BRIEF
The word "site": in how many lines of the records does it appear? Reply with the number alone.

(Collected data)
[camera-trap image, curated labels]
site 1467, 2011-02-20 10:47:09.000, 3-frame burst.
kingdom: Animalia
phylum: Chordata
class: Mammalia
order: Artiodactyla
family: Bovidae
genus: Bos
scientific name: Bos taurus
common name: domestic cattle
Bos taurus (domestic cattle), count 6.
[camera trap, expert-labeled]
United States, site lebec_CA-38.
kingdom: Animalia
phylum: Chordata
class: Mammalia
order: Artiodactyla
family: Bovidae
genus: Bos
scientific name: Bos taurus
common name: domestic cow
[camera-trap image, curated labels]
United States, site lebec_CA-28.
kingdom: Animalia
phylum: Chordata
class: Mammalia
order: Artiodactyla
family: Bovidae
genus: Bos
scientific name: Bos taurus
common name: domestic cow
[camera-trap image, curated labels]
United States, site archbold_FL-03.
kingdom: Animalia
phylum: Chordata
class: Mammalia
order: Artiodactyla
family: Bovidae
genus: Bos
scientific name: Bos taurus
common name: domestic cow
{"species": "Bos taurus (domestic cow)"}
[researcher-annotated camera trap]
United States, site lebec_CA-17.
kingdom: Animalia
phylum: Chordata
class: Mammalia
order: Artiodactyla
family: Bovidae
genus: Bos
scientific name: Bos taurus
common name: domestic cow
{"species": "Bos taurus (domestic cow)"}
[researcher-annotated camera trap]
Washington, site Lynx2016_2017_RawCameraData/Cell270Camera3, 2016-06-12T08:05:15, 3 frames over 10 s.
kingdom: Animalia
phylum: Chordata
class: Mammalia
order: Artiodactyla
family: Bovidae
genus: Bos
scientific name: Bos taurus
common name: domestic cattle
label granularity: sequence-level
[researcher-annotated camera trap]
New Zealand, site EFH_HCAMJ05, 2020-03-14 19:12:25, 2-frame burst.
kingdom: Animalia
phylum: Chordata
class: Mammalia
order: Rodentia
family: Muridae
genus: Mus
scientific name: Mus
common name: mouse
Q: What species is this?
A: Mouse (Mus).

RESULT BELOW
7